Historique du projet

1985

Suite à une importante faillite en 1985, les pièces du musée d'entreprise - des œuvres d'art créées pour des grandes occasions (participations à des expositions commerciales ou artistiques) ou simplement d'inestimables témoins de la production industrielle – sont vendues. La Communauté française délègue une conservatrice du Musée royal de Mariemont pour un avis sur les pièces à conserver. La Communauté et la SRIW acquièrent environ 1100 objets. Les archives historiques sont par contre en grande partie jetées sans crier gare par containers entiers. Heureusement, il subsiste des archives, propriété de la Fédération Wallonie-Bruxelles, conservées inopinément à l’Ecomusée de Bois-du-Luc. De nombreux témoignages matériels présents sur le site disparaissent ensuite avec le temps, faute de vigilance.

A l'aube de 1990...

L'idée d'un musée sur le site Boch émerge avec un groupe de passionnés, menés par Baudhuin Pringier (ancien conseiller au cabinet du ministre Wathelet), qui mettent sur pied une «Fondation Boch Keramis pour l'étude de la céramique wallonne et bruxelloise». Ils publient une revue, organisent des modestes expositions, des conférences, des rencontres de collectionneurs et installent un petit espace muséal sur le site. Plein d'optimisme, ils annoncent d'emblée le lancement d'un concours d'architecture pour «dégager les meilleures solutions d'intégration d'un tel écomusée dans l'environnement louviérois». La vie de cette association est éphémère. En 1994, l'entreprise prend le relais et recrute un historien dont la mission est de valoriser ce riche passé. Pour la première fois, les trois derniers fours-bouteilles du site sont ouverts au public lors des Journées du Parimoine. Plus de deux mille personnes s'y rendent. En 1999, Emmanuelle Béart et Charles Berling tournent «Les destinées sentimentales» d'Olivier Assayas sur ce site authentique des vieux fours.

1998

En 1998, avec la disparition de Novoboch et la vente de terrains appartenant à Royal Boch, la Ville de La Louvière souhaite éviter le développement d'un chancre en plein coeur de la cité.
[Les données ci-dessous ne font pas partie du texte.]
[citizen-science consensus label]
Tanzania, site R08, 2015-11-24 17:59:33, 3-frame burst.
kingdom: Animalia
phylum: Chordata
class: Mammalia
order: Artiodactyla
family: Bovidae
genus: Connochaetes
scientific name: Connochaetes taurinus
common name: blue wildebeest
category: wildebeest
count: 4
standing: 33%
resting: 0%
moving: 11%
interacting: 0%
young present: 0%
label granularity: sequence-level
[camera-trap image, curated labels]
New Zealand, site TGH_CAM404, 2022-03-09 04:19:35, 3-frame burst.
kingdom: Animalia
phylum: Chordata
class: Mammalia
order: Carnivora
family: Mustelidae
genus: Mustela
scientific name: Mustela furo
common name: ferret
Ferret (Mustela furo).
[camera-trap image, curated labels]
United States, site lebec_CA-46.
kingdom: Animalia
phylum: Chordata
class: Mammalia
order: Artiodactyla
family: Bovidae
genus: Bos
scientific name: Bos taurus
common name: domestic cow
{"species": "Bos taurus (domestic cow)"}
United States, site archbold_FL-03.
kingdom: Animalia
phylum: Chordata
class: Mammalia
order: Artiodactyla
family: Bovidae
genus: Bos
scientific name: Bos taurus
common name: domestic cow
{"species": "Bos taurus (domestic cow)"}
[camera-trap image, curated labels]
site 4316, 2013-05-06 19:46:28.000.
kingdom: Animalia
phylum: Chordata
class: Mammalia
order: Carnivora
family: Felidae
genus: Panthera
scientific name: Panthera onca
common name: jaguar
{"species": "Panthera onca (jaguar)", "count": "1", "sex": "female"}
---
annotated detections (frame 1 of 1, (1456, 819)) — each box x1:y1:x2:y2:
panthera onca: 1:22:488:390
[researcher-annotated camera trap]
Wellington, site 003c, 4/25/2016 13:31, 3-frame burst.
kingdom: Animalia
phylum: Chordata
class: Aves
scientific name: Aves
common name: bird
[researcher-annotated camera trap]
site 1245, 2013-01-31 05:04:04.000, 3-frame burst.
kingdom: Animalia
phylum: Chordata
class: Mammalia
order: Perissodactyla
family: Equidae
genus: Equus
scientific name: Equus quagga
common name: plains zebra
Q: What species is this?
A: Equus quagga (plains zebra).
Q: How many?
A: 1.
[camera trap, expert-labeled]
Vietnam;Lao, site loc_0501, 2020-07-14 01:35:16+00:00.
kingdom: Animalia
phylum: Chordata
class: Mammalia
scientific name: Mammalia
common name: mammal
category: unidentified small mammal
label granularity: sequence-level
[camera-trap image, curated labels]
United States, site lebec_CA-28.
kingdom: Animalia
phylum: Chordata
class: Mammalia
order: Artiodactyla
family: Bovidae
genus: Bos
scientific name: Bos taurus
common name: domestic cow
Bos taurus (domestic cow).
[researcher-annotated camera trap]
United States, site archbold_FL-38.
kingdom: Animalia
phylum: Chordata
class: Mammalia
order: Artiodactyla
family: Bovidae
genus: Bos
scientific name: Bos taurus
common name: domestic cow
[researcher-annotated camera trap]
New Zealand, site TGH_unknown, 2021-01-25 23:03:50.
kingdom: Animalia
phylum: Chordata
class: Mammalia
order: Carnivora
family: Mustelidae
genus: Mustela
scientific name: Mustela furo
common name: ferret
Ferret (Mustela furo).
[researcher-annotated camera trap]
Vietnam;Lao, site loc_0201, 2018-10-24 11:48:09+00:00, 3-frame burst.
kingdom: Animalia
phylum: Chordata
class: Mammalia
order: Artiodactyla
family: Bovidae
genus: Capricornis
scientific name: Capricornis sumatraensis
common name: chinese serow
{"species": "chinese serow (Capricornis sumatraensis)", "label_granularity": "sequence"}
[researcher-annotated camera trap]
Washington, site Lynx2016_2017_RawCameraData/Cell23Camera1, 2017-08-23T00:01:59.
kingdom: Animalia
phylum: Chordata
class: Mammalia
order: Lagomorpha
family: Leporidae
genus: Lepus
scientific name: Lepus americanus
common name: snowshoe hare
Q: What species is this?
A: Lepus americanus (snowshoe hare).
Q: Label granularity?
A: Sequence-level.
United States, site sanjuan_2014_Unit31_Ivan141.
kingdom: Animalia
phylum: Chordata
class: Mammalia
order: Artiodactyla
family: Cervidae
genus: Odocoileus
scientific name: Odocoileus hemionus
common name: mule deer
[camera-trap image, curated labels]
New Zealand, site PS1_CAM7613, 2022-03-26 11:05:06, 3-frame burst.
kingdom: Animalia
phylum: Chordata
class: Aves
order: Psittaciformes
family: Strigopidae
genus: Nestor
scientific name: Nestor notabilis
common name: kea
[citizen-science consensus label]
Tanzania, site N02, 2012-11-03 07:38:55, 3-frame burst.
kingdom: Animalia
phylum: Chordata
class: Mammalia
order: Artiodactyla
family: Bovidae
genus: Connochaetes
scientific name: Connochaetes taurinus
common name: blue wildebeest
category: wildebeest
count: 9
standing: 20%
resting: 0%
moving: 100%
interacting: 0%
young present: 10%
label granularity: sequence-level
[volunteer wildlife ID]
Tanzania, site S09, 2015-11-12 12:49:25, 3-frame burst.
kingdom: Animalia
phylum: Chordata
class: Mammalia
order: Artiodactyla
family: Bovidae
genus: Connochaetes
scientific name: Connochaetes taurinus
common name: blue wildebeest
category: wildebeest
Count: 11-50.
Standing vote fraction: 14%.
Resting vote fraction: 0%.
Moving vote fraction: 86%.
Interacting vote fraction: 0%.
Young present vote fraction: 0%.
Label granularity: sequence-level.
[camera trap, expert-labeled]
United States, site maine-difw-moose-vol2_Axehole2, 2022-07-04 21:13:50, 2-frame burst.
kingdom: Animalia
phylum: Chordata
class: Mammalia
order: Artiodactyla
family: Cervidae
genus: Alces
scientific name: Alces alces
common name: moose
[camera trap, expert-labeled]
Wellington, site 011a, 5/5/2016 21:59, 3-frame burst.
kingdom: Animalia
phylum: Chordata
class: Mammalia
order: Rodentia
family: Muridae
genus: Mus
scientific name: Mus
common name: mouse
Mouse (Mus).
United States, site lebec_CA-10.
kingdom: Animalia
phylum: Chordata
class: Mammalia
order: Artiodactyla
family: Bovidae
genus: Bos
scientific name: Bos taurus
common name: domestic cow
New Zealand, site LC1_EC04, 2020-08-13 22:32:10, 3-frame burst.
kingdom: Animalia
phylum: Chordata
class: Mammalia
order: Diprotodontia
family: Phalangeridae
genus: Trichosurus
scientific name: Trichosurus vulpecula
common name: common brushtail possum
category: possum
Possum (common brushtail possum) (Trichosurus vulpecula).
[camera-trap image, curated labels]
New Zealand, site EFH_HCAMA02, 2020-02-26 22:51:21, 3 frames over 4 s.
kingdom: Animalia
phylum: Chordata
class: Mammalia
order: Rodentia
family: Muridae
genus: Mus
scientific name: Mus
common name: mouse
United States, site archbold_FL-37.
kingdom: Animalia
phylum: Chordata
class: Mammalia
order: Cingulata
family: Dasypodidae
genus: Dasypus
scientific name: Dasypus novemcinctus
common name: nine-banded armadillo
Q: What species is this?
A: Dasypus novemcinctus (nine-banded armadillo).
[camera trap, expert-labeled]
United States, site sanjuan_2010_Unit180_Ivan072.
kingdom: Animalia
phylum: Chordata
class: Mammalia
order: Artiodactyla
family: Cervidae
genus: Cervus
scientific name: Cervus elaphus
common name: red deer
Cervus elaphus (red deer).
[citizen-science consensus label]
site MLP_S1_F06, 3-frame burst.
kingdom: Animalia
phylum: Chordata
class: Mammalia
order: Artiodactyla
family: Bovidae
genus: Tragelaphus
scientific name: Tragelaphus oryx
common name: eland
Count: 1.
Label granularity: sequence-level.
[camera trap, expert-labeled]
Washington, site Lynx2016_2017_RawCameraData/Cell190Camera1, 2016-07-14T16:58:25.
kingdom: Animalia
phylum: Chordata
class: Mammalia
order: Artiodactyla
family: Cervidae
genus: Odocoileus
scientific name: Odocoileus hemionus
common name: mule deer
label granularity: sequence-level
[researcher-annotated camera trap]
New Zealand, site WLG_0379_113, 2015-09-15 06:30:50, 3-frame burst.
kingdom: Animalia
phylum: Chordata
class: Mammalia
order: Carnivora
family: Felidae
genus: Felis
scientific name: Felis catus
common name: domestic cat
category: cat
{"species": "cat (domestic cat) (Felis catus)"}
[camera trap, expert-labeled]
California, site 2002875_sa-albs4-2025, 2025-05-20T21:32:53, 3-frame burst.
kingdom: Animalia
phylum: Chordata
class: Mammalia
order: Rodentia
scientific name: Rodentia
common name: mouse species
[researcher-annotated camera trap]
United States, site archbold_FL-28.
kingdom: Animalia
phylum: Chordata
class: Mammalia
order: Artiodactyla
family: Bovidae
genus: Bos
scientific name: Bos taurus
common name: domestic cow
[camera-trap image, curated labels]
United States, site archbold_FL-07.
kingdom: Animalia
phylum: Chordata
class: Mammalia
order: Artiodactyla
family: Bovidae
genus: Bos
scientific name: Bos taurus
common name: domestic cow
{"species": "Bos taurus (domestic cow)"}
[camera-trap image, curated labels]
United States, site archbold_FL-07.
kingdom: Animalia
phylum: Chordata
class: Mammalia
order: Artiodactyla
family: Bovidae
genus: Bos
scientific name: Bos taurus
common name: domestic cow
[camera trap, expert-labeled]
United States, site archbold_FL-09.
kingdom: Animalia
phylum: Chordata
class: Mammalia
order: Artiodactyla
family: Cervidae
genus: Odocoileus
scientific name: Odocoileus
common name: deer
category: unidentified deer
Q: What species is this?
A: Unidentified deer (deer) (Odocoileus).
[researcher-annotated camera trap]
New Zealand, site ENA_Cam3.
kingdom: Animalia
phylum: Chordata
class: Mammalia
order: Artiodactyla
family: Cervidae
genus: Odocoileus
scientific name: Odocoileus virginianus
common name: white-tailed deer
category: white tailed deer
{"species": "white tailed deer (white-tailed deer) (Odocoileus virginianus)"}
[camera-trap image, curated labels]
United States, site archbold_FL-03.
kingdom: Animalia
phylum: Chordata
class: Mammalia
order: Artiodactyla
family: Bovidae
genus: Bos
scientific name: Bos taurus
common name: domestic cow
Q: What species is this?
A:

Dans le cadre d’une nouvelle restructuration de l’entreprise, le bâtiment administratif prestigieux de la faïencerie est vendu et détruit pour un projet de construction d'un nouveau cinéma (projet Pescatore abandonné ensuite). C’est une hérésie sur le plan patrimonial car il contient des murales en faïences polychromes de Raymond-Henri Chevallier. Un plan communal d'aménagement (PCA) vise dès lors à la réhabilitation complète du site industriel de 16 ha et son insertion dans une nouvelle trame urbaine. Il est envisagé que l’entreprise occupe des locaux mieux adaptés grâce au soutien d’Objectif 1 et qu’un musée soit installé autour des fours-bouteilles.

2000

En 2000, Frédéric de Mévius et Diane Hennebert jettent les bases de la Fondation Boch Keramis nouvelle mouture. Sa mission étant de collecter et d’étudier les traces du passé, d’organiser des expositions, de publier des études et de rééditer des objets anciens grâce au savoir-faire toujours présent dans l’entreprise. Outre les actions de collecte d’objets et de documents, la Fondation Boch Keramis milite aussi pour le classement de l’édifice désaffecté contenant les trois fours-bouteilles, témoignages exceptionnels de la technologie de cuisson des produits céramiques (faïence, grès) du XIXe siècle.

2003

Un arrêté ministériel du 25 août 2003 ordonne le classement de certaines parties de la manufacture, de trois fours-bouteilles et du bâtiment qui les abrite, ainsi que de l’atelier, situé au sud des fours-bouteilles. Invité à participer dès 2003 au conseil scientifique de la Fondation Boch Keramis, le Musée royal de Mariemont suggère un partenariat avec la fondation pour la création d’un centre plus ambitieux qui deviendrait le Centre de la Céramique de la Communauté française. Le projet obtient immédiatement le soutien de la Ministre de la Culture et de l’Audiovisuel de la Communauté française Fadila Laanan.

2009-2010

Le 19 mars 2009, l'Assemblée Générale constitutive de Keramis - Centre de la Céramique de la Communauté française est fondée. Le 3 avril 2010, un jury sélectionne 5 bureaux (Holoffe & Vermeersch Architecture, Coton De Visscher/Le Lion/Nottebaert-Vincentelli Architectes, Atelier d'Architecture Georges Eric Lantair, C-NrGy et L'Escaut-Bauwers) qui participent à la deuxième phase de la sélection de l'auteur de projet. Le 29 septembre : un jury est mis sur pieds et choisit comme auteur de projet l’équipe « Coton – De Visscher - Lelion - Nottebaert - Vincentelli Architectes ».